I emerged from my shelter. Nebogipfel was there, waiting, as if he had never left the vicinity of the hut. With a brush of his hand over a pedestal, he caused the discarded shelter to dissolve back into the Floor.
‘Nebogipfel,’ I said briskly, ‘it must be obvious to you that I am as out of place here as some zoo animal, escaped in a city.’
He said nothing; his gaze seemed impassive.
‘Unless it is your intention to hold me as a prisoner, or as a specimen in some laboratory, I have no desire to stay here. I request that you allow me access to my Time Machine, so that I might return to my own Age.’
‘You are not a prisoner,’ he said. ‘The word has no translation in our language. You are a sentient being, and as such you have rights. The only constraints on your behaviour are that you should not further harm others by your actions –’
‘Which constraints I accept,’ I said stiffly.
‘– and,’ he went on, ‘that you should not depart in your machine.’
‘Then so much for my rights,’ I snarled at him. ‘I am a prisoner here – and a prisoner in time!’
‘Although the theory of time travel is clear enough – and the mechanical structure of your device is obvious – we do not yet have any understanding of the principles involved,’ the Morlock said. I thought this must mean that they did not yet understand the significance of Plattnerite. ‘But,’ Nebogipfel went on, ‘we think this technology could be of great value to our species.’
‘I’m sure you do!’ I had a sudden vision of these Morlocks, with their magical devices and wondrous weapons, returning on adapted Time Machines to the London of 1891.
The Morlocks would keep my Humanity safe and fed. But, deprived of his soul, and perhaps at last of his children, I foresaw that modern man would survive no more than a few generations!
My horror at this prospect got the blood pumping through my neck – and yet even at that moment, some remote, rational corner of my mind was pointing out to me certain difficulties with this picture. ‘Look here,’ I told myself, ‘if all modern men were destroyed in this way – but modern man is nevertheless the ancestor of the Morlock – then the Morlocks could never evolve in the first place, and so never capture my machine and return through time … It’s a paradox, isn’t it? For you can’t have it both ways.’ You have to remember that in some remote part of my brain the unsolved problem of my second flight through time – with the divergence of Histories I had witnessed – was still fermenting away, and I knew in my heart that my understanding of the philosophy behind this time travelling business was still limited, at best.

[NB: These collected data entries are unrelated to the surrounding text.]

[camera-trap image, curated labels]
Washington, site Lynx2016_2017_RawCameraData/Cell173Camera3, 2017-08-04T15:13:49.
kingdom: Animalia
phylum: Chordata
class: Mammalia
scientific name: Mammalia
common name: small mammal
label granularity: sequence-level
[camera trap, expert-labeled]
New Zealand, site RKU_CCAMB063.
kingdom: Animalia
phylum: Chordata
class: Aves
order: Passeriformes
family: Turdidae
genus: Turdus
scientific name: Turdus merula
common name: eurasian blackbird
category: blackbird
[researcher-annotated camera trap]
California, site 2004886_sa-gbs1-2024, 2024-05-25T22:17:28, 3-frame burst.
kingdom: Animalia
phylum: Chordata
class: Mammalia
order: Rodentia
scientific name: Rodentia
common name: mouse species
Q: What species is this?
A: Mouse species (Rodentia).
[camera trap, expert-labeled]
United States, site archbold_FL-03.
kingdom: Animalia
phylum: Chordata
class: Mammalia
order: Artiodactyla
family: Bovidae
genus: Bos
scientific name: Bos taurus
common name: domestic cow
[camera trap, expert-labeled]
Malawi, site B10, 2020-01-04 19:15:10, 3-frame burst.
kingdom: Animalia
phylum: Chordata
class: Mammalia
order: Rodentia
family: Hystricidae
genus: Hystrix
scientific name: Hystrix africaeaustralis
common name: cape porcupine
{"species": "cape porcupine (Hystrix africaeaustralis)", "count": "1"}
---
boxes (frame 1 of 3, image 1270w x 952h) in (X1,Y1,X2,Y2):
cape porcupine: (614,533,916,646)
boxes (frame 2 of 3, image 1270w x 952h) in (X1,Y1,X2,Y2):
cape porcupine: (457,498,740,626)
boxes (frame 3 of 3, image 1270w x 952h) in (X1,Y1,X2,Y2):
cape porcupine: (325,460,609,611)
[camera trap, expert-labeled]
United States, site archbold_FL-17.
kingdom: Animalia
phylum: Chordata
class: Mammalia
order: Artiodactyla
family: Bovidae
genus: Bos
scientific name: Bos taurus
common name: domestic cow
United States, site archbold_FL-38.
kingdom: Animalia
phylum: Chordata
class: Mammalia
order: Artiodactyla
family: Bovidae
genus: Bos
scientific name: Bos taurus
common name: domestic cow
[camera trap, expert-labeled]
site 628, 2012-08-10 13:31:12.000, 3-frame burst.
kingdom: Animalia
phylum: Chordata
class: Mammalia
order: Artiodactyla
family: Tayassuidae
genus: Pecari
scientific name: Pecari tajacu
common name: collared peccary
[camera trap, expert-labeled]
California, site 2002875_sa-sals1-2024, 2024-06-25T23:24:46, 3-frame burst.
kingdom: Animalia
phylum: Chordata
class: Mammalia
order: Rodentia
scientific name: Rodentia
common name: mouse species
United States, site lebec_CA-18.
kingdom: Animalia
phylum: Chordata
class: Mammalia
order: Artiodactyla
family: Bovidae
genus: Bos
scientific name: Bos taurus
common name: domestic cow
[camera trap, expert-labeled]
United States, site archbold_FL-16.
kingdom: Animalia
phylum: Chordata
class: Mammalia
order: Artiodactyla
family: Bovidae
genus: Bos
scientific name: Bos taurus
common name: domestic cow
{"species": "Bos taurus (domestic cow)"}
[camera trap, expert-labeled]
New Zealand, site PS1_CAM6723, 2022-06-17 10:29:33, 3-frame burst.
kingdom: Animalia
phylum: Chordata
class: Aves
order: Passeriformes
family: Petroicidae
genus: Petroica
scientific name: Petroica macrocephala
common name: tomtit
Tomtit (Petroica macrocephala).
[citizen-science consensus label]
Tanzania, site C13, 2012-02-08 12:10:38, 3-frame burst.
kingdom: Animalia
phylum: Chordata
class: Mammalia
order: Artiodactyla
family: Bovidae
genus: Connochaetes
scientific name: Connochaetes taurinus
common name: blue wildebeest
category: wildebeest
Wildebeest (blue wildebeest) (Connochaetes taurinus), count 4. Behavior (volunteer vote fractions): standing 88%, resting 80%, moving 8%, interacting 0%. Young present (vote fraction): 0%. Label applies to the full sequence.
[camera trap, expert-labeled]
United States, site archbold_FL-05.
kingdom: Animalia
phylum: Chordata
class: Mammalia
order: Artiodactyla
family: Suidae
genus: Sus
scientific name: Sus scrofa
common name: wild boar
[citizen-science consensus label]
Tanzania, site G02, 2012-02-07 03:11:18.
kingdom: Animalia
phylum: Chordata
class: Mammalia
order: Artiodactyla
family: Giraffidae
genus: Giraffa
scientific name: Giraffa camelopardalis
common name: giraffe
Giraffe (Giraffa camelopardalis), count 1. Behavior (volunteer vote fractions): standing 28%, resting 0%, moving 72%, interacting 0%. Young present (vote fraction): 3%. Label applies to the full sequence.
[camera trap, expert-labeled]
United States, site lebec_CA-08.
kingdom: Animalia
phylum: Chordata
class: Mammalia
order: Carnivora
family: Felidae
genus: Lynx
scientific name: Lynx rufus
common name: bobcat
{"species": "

But I pushed all that away as I confronted Nebogipfel. ‘Never. I will never assist you to acquire time travel.’
Nebogipfel regarded me. ‘Then – within the constraints I have set out for you – you are free, to travel anywhere in our worlds.’
‘In that case, I ask that you take me to a place – wherever it might be in this engineered solar system – where men like me still exist.’
I think I threw out this challenge, expecting a denial of any such possibility. But, to my surprise, Nebogipfel stepped towards me. ‘Not precisely like you,’ he said. ‘But still – come.’
And, with that, he stepped out once more across that immense, populated plain. I thought his final words had been more than ominous, but I could not understand what he meant – and, in any event, I had little choice but to follow him.